By configuring as above, the quick switch 39A
, 39B, 39C (7) are all OFF (7), the same operation as in the embodiment of FIG. 1 of the present invention is performed.

Here, if air conditioning is suddenly required, for example, if it is necessary to quickly bring the room temperature of the indoor unit 2B to the set temperature, the required capacity can be increased by turning on the rapid switch 39B. , the set value is reached earlier than in other rooms, as in other embodiments of the present invention.

When the indoor temperature reaches the set value, the quick switch 39B will automatically turn off, and the next time the engine starts, it will return to normal operation.
Malfunctions caused by forgetting to turn off the quick switch 39B are eliminated.

As described above, according to this embodiment, the capacity distribution at the time of starting can be changed by turning on and off the quick switch provided on the controller, and the capacity distribution at the time of starting can be changed to suit the usage conditions of the room where the indoor unit is installed.
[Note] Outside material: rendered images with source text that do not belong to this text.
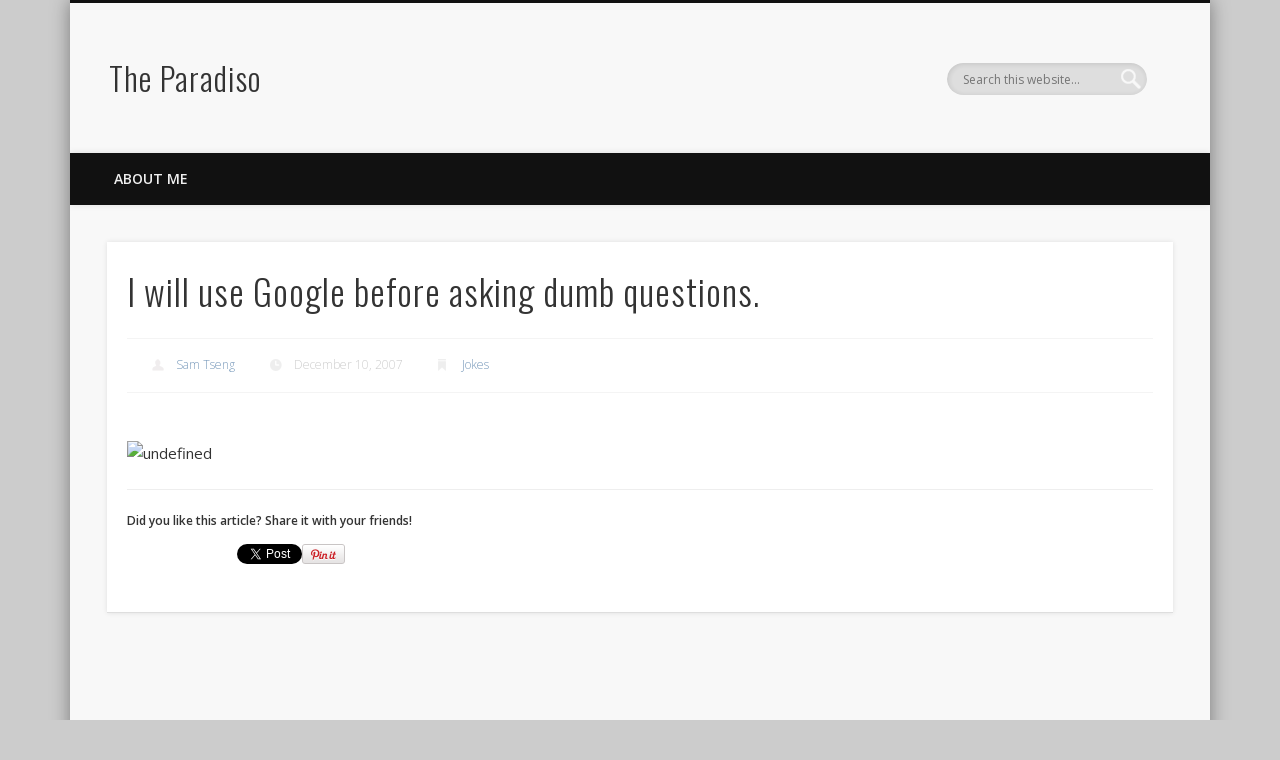

--- FILE ---
content_type: text/html; charset=utf-8
request_url: https://accounts.google.com/o/oauth2/postmessageRelay?parent=https%3A%2F%2Fsam.liho.tw&jsh=m%3B%2F_%2Fscs%2Fabc-static%2F_%2Fjs%2Fk%3Dgapi.lb.en.W5qDlPExdtA.O%2Fd%3D1%2Frs%3DAHpOoo8JInlRP_yLzwScb00AozrrUS6gJg%2Fm%3D__features__
body_size: 163
content:
<!DOCTYPE html><html><head><title></title><meta http-equiv="content-type" content="text/html; charset=utf-8"><meta http-equiv="X-UA-Compatible" content="IE=edge"><meta name="viewport" content="width=device-width, initial-scale=1, minimum-scale=1, maximum-scale=1, user-scalable=0"><script src='https://ssl.gstatic.com/accounts/o/2580342461-postmessagerelay.js' nonce="lS3v_i_TsJc3KxIIf4ZLkw"></script></head><body><script type="text/javascript" src="https://apis.google.com/js/rpc:shindig_random.js?onload=init" nonce="lS3v_i_TsJc3KxIIf4ZLkw"></script></body></html>

--- FILE ---
content_type: text/html; charset=utf-8
request_url: https://www.google.com/recaptcha/api2/aframe
body_size: 270
content:
<!DOCTYPE HTML><html><head><meta http-equiv="content-type" content="text/html; charset=UTF-8"></head><body><script nonce="cGQWdKXBM1QLHX8TJcHFWw">/** Anti-fraud and anti-abuse applications only. See google.com/recaptcha */ try{var clients={'sodar':'https://pagead2.googlesyndication.com/pagead/sodar?'};window.addEventListener("message",function(a){try{if(a.source===window.parent){var b=JSON.parse(a.data);var c=clients[b['id']];if(c){var d=document.createElement('img');d.src=c+b['params']+'&rc='+(localStorage.getItem("rc::a")?sessionStorage.getItem("rc::b"):"");window.document.body.appendChild(d);sessionStorage.setItem("rc::e",parseInt(sessionStorage.getItem("rc::e")||0)+1);localStorage.setItem("rc::h",'1763243641385');}}}catch(b){}});window.parent.postMessage("_grecaptcha_ready", "*");}catch(b){}</script></body></html>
Control becomes possible. Furthermore, even if the rapid switch is ON, it will automatically turn OFF when the indoor temperature reaches the drinking temperature, eliminating malfunctions caused by forgetting to turn it off.

〔Effect of the invention〕

According to the present invention, the required capacity can be set based on the calculated load, and appropriate capacity can be supplied to each room in order to control the flow rate control well and compressor rotation speed according to the required capacity, and the indoor unit capacity of each room is It can respond to differences in capacity and load chamber movements, and always performs optimal capacity control for excellent comfort.

[Brief explanation of drawings]

Fig. 1 is a control circuit diagram of a multi-chamber air conditioner according to an embodiment of the present invention, Fig. 2 is a refrigeration cycle diagram of the multi-chamber air conditioner of Fig. 1, and Fig. 3 is a time period of indoor temperature. FIG. 4 is a diagram showing the relationship between the difference between the set temperature and the indoor temperature and the room temperature rise rate. FIG. 5 is a control circuit diagram of a multi-room air conditioner according to another embodiment of the present invention. The figure is a diagram showing the relationship between the difference between the set temperature and the indoor temperature and the room temperature rise rate in the embodiment of Fig. 5, and Fig. 7 is a control circuit diagram of a multi-room air conditioner according to still another embodiment of the present invention. It is. 1... Outdoor unit, 2A, 2B, 2G... Indoor unit, 3... Compressor, 5... Outdoor heat exchanger, 7
...Expansion valve. 10A, IOB, IOC,... Indoor heat exchanger, 12A, 12B, 12C... Flow rate control valve, 23... Outside air temperature sensor, 24... Inverter circuit, 27... Expansion bowl drive device , 28... Outdoor controller, 30A, 30B, 30C... Indoor temperature sensor, 3
1A, 3 1 B, 31C...Set temperature, 32A
, 32B, 32C... operating device, 33A, 33B, 33
C... Arithmetic unit, 34A, 34B, 34C, 36A, 37A, 38B, 34aA, 34aB, 34aC--Storage unit, 36B,
36C...Flow control valve drive device, 3B, 37G...
Indoor controller, 38A, 38C... changeover switch, 3
9A, 39B, Kasumi No. 2 Kasumi 5-'! Datoi VJ Ne; Kurouse No. 3 Enpo 4 Mouth No. 51 ￥] Part b B

Claims (1)

[Scope of Claims] 1. A flow rate system comprising an outdoor unit having a variable capacity compressor and a plurality of indoor units connected to the outdoor unit, and capable of controlling the flow rate of refrigerant to the liquid side connection pipe of each indoor unit. A multi-room air conditioner equipped with a control valve is provided with means for detecting an indoor temperature, means for inputting a set temperature, and means for detecting a heat load of a room in which the indoor unit is installed, means for transmitting the required capacity calculated from the difference between the temperature and the set temperature and the heat load to the outdoor unit; a means for detecting the outside air temperature; A multi-room air conditioner, comprising: means for operating the compressor; and means for driving the flow rate control valve according to a ratio of required capacities of each of the indoor units.